Repost from Markus Thielen Deribit Insights: “Final Frenzy Before SEC Decision on Bitcoin ETF?” The full report and all related findings are available on the official website of Deribit.
Summary: Traders must remember that the rally from 25,000 to 38,000 is primarily built upon the assumption that the SEC will approve a Bitcoin Spot ETF. The SEC is still in an open lawsuit with Coinbase, which is expected to be the primary counterparty (prime broker and custodian) for various Bitcoin Spot ETF applicants, and the SEC sued Coinbase in June. Each of the four crypto bull markets (2011, 2013, 2017, and 2021) was associated with a novel way to acquire Bitcoins. With the approval of a Bitcoin Spot ETF, moving fiat from any bank into Bitcoin would then become possible.
Analysis
Another month, another rally attempt? 38,000 appears to be a tough nut to crack, but we would still expect another break higher attempt. Traders must remember that the rally from 25,000 to 38,000 is primarily built upon the assumption that the SEC will approve a Bitcoin Spot ETF – eventually – or even immediately. We would use any break higher to position ourselves for a sideways to mildly downside surprise afterward.
I don’t expect a Bitcoin Spot ETF to be approved in Q1 2024, as there is no surveillance-sharing agreement yet. The SEC is still in an open lawsuit with Coinbase, which is expected to be the primary counterparty (prime broker and custodian) for various Bitcoin Spot ETF applicants, and the SEC sued Coinbase in June, accusing it of operating illegally as a national securities exchange, broker, and clearing agency without registering with the regulator.
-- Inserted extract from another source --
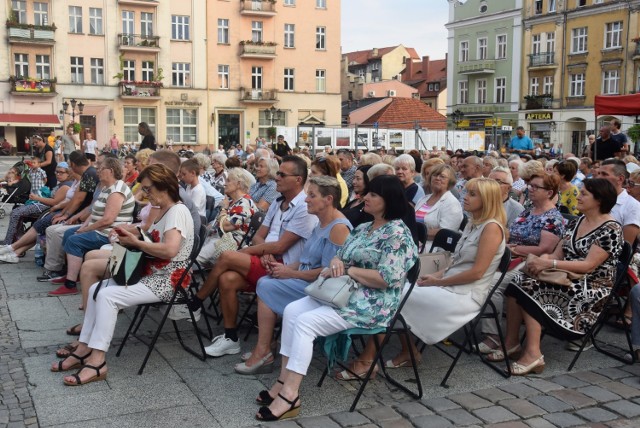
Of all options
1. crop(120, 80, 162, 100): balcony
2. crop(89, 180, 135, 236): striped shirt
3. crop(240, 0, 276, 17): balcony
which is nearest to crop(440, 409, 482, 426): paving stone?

The SEC may approve a Bitcoin Spot ETF in April 2024 or later.
Each of the four crypto bull markets (2011, 2013, 2017, and 2021) was associated with a novel way to acquire Bitcoins. From 2011 onwards, we had spot exchanges, 2013 leveraged spot exchanges, 2017 perpetual futures exchanges, and 2021 saw the institutional borrowing and lending market effectively with uncollateralized borrowing from crypto hedge funds and trading desks – I wrote about it in my book ‘Crypto Titans’. In this fifth bull market and with the eventual approval of Bitcoin Spot ETFs, Bitcoin could become part of institutional portfolios and be used to collateralize assets. This could create leverage or other ways of portfolio optimization. Importantly, moving fiat from any bank into Bitcoin would then become possible.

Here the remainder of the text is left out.